START Dataset records

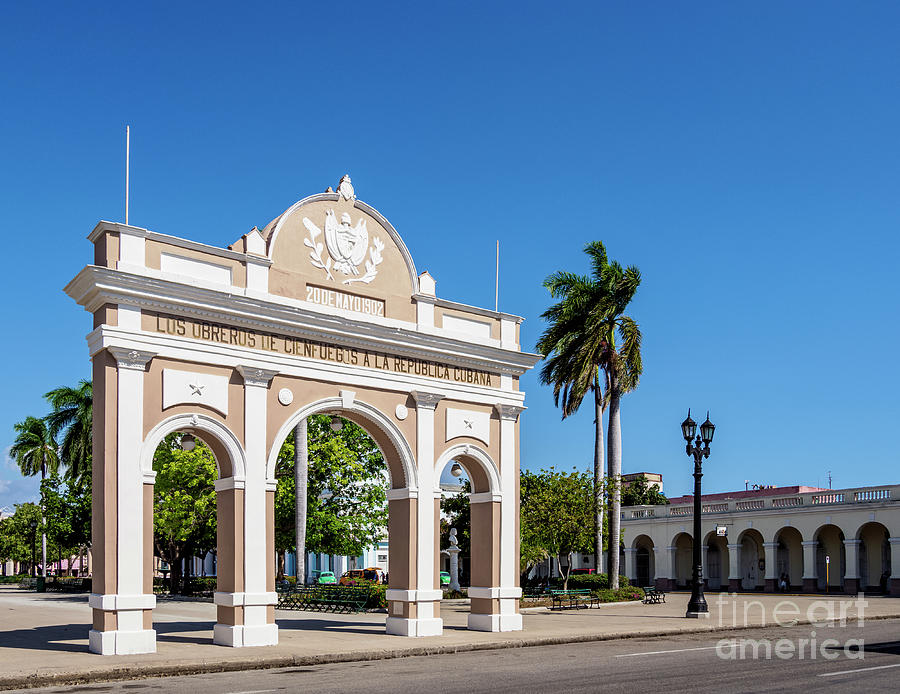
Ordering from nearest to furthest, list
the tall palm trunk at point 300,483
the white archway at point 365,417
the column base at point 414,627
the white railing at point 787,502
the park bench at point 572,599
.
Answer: the white archway at point 365,417 < the column base at point 414,627 < the park bench at point 572,599 < the tall palm trunk at point 300,483 < the white railing at point 787,502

END Dataset records

#### What is required:
Format the records above as a CSV with the columns "query" and "reply," giving one row per record with its text and its answer each in a single quoted field and any line breaks turned into spaces. Leave the pictures out.

#### Solution:
query,reply
"Ordering from nearest to furthest, list the tall palm trunk at point 300,483 the white archway at point 365,417 the column base at point 414,627 the white railing at point 787,502 the park bench at point 572,599 . Answer:","the white archway at point 365,417 < the column base at point 414,627 < the park bench at point 572,599 < the tall palm trunk at point 300,483 < the white railing at point 787,502"